Windows 7 Professional 64-bit w Service Pack 1
Display Card: Nvidia GeForce GTX 760

Blender 2.69 - r60995

There is a bug in the subdivision of animation curves.

See the attached file: “curve bug.blend”

The three cubes are animated from -5 units on Y to +5 units on Y over the length of the animation.

The green cube has had one extra keyframe added. This was done by simply going to time frame 125 and using the I key to add an extra location keyframe. No translations were made to the green cube prior to adding the extra keyframe. It can be seen in the animation that the simple addition of this extra keyframe has altered the speed of cube relative to the other two cubes that do not have the added keyframe.
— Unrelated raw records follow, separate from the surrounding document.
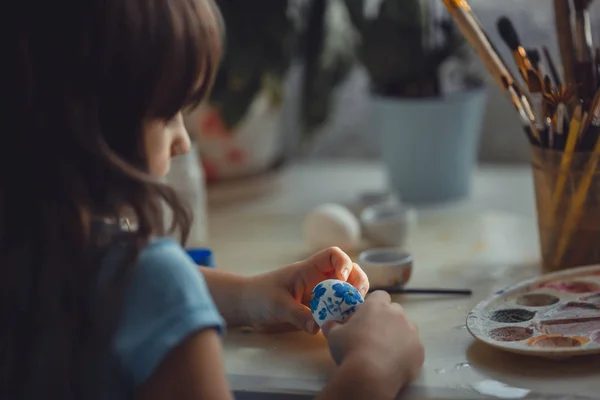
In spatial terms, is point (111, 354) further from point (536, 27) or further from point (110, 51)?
point (536, 27)

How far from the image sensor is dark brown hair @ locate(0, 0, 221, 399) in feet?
2.03

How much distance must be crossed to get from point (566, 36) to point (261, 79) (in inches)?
19.2

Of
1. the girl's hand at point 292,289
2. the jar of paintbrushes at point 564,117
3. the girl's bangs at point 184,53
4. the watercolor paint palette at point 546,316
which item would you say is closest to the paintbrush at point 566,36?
the jar of paintbrushes at point 564,117

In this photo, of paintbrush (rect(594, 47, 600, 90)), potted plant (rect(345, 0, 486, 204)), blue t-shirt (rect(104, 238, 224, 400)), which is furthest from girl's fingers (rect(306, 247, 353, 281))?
potted plant (rect(345, 0, 486, 204))

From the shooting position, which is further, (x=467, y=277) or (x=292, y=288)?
(x=467, y=277)

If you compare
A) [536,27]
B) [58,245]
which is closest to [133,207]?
[58,245]

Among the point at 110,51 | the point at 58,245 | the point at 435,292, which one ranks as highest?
the point at 110,51

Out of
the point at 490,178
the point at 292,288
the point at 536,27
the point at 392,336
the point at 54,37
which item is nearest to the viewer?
the point at 54,37

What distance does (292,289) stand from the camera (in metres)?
0.86

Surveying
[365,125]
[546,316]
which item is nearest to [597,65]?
[546,316]

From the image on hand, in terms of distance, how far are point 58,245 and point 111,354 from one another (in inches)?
3.4

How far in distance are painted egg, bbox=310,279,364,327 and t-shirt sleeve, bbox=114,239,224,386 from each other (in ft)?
0.48

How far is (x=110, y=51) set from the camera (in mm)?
622

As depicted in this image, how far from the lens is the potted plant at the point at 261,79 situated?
49.1 inches
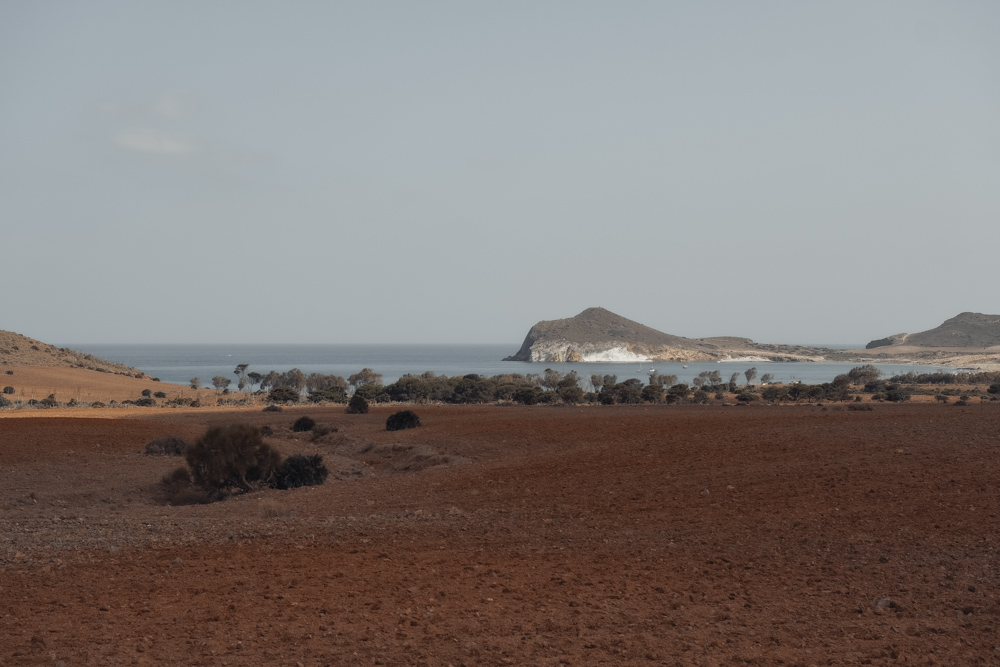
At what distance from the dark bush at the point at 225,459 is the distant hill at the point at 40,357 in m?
60.3

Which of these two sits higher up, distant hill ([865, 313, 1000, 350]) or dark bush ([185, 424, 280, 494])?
distant hill ([865, 313, 1000, 350])

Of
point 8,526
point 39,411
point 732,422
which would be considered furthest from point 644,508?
point 39,411

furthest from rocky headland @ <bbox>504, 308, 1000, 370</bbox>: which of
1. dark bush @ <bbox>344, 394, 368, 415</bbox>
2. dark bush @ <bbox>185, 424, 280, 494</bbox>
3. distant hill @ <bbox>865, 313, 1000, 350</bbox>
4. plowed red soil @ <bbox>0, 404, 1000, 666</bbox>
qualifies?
plowed red soil @ <bbox>0, 404, 1000, 666</bbox>

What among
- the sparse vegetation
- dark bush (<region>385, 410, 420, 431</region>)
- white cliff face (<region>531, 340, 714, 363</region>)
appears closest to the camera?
the sparse vegetation

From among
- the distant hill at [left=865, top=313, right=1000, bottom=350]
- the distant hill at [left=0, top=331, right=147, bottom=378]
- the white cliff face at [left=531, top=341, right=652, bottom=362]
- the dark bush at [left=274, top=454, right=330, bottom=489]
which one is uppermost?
the distant hill at [left=865, top=313, right=1000, bottom=350]

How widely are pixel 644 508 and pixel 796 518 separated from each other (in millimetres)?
2463

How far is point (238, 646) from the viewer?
650 centimetres

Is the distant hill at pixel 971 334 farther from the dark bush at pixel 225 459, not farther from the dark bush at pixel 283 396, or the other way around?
the dark bush at pixel 225 459

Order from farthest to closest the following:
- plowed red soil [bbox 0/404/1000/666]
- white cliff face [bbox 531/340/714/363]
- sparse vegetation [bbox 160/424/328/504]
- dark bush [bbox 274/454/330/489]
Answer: white cliff face [bbox 531/340/714/363] → dark bush [bbox 274/454/330/489] → sparse vegetation [bbox 160/424/328/504] → plowed red soil [bbox 0/404/1000/666]

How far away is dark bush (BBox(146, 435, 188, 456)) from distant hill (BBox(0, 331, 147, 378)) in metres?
54.8

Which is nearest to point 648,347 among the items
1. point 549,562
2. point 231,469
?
point 231,469

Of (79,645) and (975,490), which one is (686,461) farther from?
(79,645)

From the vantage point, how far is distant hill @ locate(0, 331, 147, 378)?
71.5 metres

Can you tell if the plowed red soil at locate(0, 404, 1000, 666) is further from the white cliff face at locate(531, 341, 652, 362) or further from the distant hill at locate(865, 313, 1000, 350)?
the distant hill at locate(865, 313, 1000, 350)
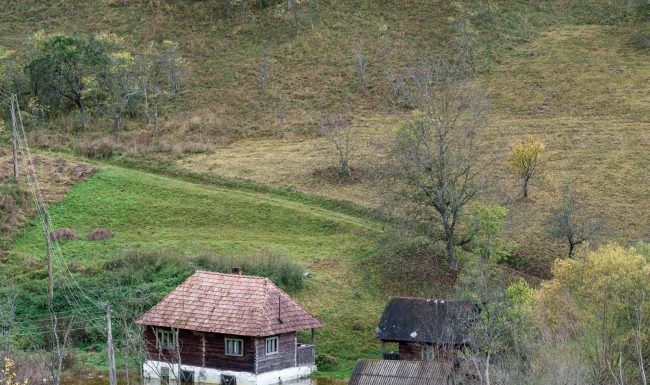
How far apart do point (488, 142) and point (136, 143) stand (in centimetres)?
2684

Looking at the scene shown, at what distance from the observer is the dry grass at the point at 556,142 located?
6675 cm

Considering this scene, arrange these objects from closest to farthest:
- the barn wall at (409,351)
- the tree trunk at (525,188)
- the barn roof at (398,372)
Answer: the barn roof at (398,372)
the barn wall at (409,351)
the tree trunk at (525,188)

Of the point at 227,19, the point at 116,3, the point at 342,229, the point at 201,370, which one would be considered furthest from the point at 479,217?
the point at 116,3

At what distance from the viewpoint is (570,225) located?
60.7m

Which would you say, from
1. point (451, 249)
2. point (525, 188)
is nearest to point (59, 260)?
point (451, 249)

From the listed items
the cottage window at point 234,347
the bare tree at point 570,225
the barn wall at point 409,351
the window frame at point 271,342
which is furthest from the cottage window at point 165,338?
the bare tree at point 570,225

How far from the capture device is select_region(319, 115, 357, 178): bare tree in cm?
7385

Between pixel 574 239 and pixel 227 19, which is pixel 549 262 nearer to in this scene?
pixel 574 239

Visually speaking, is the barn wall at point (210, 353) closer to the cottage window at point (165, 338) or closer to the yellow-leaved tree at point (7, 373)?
the cottage window at point (165, 338)

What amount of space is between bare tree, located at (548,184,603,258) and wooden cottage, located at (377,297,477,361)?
40.0ft

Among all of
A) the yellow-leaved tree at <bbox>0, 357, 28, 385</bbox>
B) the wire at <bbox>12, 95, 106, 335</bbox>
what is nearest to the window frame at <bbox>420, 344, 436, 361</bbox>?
the wire at <bbox>12, 95, 106, 335</bbox>

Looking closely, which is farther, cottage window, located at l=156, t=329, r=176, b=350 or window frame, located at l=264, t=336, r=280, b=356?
cottage window, located at l=156, t=329, r=176, b=350

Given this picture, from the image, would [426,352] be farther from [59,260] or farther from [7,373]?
[59,260]

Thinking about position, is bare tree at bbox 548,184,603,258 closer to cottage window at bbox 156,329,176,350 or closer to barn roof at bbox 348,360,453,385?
barn roof at bbox 348,360,453,385
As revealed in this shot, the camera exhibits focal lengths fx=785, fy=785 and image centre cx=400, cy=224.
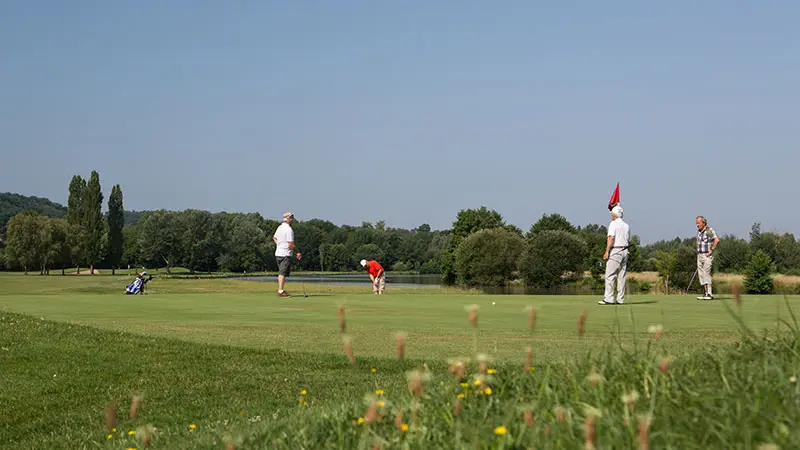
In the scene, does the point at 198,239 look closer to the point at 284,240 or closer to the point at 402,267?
the point at 402,267

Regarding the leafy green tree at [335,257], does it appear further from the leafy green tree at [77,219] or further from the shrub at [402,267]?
the leafy green tree at [77,219]

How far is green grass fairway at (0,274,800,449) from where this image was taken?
26.5ft

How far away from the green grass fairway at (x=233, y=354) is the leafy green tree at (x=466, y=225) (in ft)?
313

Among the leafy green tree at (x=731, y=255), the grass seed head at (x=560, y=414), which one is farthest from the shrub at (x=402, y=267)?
the grass seed head at (x=560, y=414)

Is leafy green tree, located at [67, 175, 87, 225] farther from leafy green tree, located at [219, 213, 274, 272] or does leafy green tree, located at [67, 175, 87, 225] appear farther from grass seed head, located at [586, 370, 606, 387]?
grass seed head, located at [586, 370, 606, 387]

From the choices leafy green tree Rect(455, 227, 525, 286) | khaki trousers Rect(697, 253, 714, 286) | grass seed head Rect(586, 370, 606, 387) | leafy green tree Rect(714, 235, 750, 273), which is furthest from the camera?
leafy green tree Rect(455, 227, 525, 286)

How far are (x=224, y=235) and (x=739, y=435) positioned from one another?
441ft

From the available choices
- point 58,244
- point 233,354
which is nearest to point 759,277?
point 233,354

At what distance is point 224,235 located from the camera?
440 feet

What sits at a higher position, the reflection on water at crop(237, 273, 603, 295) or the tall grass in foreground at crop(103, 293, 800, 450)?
the tall grass in foreground at crop(103, 293, 800, 450)

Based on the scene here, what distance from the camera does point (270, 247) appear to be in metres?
152

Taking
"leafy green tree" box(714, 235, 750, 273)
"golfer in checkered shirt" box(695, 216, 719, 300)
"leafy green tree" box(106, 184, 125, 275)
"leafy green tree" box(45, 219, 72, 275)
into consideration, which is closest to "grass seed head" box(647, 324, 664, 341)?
"golfer in checkered shirt" box(695, 216, 719, 300)

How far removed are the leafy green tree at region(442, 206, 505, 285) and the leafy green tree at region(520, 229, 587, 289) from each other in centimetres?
1542

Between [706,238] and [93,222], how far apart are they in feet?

It will be seen that the handles of the added keyframe do not respect the slope of the existing animation curve. This is not correct behaviour. Since there has been no change at all to the cube, the desired end result would be a subdivision of the animation curve and handles as required that still retains the existing slope.

The attached file, “incorrect curve.jpg”, shows the incorrectly altered animation curve (in green) relative to the form of the animation curve as it existed before the addition on the extra keyframe (in yellow).

By way of comparison, the subdivision of curves in the edit mode is handled correctly. Here it is obvious that the curve is retaining its form and slope no matter how it is subdivided. See attached file, “edit curve subdivide.jpg”

Details

Type
Bug

Event Timeline

Ignatz (ignatz) added a project: BF Blender.
Ignatz (ignatz) set Type to Bug.
Ignatz (ignatz) added a subscriber: Ignatz (ignatz).
Ignatz (ignatz) created this task.
Ignatz (ignatz) raised the priority of this task from to Needs Triage by Developer.
Brecht Van Lommel (brecht) triaged this task as Normal priority.

It indeed does not attempt to keep the curve the same, as far as I know that was never intended to work, so this would likely be considered a feature request. But it's up the animation team to decide that kind of thing.

I agree with Brecht that this is a feature request.

In general, most key frames are added not to subdivide a curve while preserving its curvature, but rather are added to provide a new data point to alter the curve.

There are situations where it would indeed be handy to subdivide a curve for minor tweaking, but that doesn't usually come until later in the animation process when you're polishing things in the graph editor. If curve-preserving subdivision was a default behavior in the 3d editor, that would cause problems and unexpected behaviors.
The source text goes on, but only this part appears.